- _文書抜粋_:
日本薬剤疫学会

English

理事長挨拶

 

理事長 漆原 尚巳  



一般社団法人日本薬剤疫学会
理事長 漆原 尚巳
(慶應義塾大学薬学部医薬品開発規制科学講座教授)

 

日本薬剤疫学会は、1995年に発足してから20年超を経過し、学問としての薬剤疫学は既に成熟期に進みつつありますが、今まさに新たなパラダイムへの挑戦と試練が課されています。薬剤疫学は、これまでのところ、医薬品の市販後における評価を主なテーマとして取り扱い、特に疫学的手法による安全性に関する調査研究が主体であったため、医薬品安全性監視を意味するPharmacovigilanceと同義とされることもありました。

 

その一方で、従来の医薬品の開発段階における介入研究に基づく評価軸は、費用や手法、またその実用性の面で大きな限界があることが共通の認識になりつつあります。世界のみならず日本においても、医薬品リスク管理計画の導入、医療情報データべースから得られるリアルワールドエビデンスの薬事上の意思決定における利用の制度化が進みつつある現在、従来より薬剤疫学で用いられてきたデータソースや、観察データの解析手法が、医薬品開発の観点からも脚光を浴びるようになり、医療界及び産業界における議論の焦点になりつつあります。薬剤疫学は、もとより、レギュラトリーサイエンスと言われる系統的な医薬品等の開発評価に係る一連の科学分野の一つとして、人における評価を疫学に基づき行う目的の基礎学問分野であります。介入研究のための基準であったGCPが観察データを包含することは、レギュラトリーサイエンスにおける、もとより薬剤疫学の範疇であった研究フィールドへの邂逅であり、かつ新たなパラダイムであります。医薬品・医療機器・再生医療製品のライフサイクルにおけるベネフィットリスク評価と適正使用推進における薬剤疫学の重要性はさらに増すものと思われます。

 

前理事長の久保田潔先生が、長きにわたりこれまで献身されてきた薬剤疫学の普及・啓発事業を受け継ぎ、今後の薬剤疫学研究の普及とさらなる展開に向け、特に若手研究者の育成・教育制度の成熟・拡充や、方法論的課題に取り組みつつ、各種ガイドラインの整備支援などを通じた国際間協調・学会間協力の枠組みを構築、推し進め、取り組んでみたいと考えております。

- _データ抜粋_:
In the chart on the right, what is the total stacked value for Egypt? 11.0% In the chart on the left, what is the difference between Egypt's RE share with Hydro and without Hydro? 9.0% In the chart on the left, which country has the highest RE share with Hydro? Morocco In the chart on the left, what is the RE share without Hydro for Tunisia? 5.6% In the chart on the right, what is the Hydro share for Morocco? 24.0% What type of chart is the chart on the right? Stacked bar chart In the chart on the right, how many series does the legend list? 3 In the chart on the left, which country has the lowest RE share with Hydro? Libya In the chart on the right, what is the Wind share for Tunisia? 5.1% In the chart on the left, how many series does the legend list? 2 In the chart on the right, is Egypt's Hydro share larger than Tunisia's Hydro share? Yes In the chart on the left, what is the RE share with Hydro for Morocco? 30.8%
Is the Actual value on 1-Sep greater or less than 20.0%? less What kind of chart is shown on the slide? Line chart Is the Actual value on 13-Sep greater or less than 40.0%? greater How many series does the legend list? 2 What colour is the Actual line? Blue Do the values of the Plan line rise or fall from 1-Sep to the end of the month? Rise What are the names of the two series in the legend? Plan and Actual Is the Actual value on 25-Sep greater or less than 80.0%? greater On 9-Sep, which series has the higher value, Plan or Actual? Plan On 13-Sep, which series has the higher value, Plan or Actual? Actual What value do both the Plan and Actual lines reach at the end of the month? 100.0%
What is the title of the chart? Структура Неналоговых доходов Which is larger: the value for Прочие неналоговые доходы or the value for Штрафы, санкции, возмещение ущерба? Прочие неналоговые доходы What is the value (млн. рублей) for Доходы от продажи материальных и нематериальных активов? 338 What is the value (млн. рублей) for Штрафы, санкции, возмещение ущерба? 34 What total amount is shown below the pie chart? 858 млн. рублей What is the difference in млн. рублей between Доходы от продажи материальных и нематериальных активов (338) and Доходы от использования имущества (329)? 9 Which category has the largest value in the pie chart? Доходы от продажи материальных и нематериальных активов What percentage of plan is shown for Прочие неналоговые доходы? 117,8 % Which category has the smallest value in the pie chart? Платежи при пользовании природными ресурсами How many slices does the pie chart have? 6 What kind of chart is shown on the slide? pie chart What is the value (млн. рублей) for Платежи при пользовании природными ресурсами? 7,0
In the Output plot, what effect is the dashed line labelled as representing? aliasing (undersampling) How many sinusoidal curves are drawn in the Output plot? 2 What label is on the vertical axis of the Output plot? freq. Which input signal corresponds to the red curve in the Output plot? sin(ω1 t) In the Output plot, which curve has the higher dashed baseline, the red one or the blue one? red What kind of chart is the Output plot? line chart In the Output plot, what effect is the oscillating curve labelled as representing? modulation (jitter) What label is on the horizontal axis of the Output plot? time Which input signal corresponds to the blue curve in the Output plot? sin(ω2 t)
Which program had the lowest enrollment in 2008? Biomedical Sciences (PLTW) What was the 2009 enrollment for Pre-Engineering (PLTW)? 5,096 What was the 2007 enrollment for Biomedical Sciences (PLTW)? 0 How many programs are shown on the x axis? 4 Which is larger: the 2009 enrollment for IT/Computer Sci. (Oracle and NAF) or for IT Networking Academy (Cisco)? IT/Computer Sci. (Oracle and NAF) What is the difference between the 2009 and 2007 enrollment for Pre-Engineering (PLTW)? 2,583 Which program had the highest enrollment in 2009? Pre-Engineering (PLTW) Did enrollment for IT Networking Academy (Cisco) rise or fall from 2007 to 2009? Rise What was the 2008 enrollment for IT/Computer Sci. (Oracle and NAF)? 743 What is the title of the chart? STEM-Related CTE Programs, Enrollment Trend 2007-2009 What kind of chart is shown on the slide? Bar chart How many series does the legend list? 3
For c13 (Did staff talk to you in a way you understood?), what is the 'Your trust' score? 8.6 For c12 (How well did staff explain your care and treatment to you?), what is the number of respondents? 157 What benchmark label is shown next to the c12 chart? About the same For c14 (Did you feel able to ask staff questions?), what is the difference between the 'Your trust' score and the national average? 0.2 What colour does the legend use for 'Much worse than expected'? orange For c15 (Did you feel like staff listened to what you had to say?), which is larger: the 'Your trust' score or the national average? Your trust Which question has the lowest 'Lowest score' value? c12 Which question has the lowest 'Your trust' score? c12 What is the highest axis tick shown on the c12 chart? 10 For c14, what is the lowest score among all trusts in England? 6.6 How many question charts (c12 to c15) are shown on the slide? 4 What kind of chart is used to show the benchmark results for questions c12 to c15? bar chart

- _課題内容_: 理事長挨拶の文章のうち、「一般社団法人日本薬剤疫学会」から「さらに増すものと思われます。」までを、両端の語句も含めて一字も変えずに書き写すこと。

- _解答_:
一般社団法人日本薬剤疫学会
理事長 漆原 尚巳
(慶應義塾大学薬学部医薬品開発規制科学講座教授)

 

日本薬剤疫学会は、1995年に発足してから20年超を経過し、学問としての薬剤疫学は既に成熟期に進みつつありますが、今まさに新たなパラダイムへの挑戦と試練が課されています。薬剤疫学は、これまでのところ、医薬品の市販後における評価を主なテーマとして取り扱い、特に疫学的手法による安全性に関する調査研究が主体であったため、医薬品安全性監視を意味するPharmacovigilanceと同義とされることもありました。

 

その一方で、従来の医薬品の開発段階における介入研究に基づく評価軸は、費用や手法、またその実用性の面で大きな限界があることが共通の認識になりつつあります。世界のみならず日本においても、医薬品リスク管理計画の導入、医療情報データべースから得られるリアルワールドエビデンスの薬事上の意思決定における利用の制度化が進みつつある現在、従来より薬剤疫学で用いられてきたデータソースや、観察データの解析手法が、医薬品開発の観点からも脚光を浴びるようになり、医療界及び産業界における議論の焦点になりつつあります。薬剤疫学は、もとより、レギュラトリーサイエンスと言われる系統的な医薬品等の開発評価に係る一連の科学分野の一つとして、人における評価を疫学に基づき行う目的の基礎学問分野であります。介入研究のための基準であったGCPが観察データを包含することは、レギュラトリーサイエンスにおける、もとより薬剤疫学の範疇であった研究フィールドへの邂逅であり、かつ新たなパラダイムであります。医薬品・医療機器・再生医療製品のライフサイクルにおけるベネフィットリスク評価と適正使用推進における薬剤疫学の重要性はさらに増すものと思われます。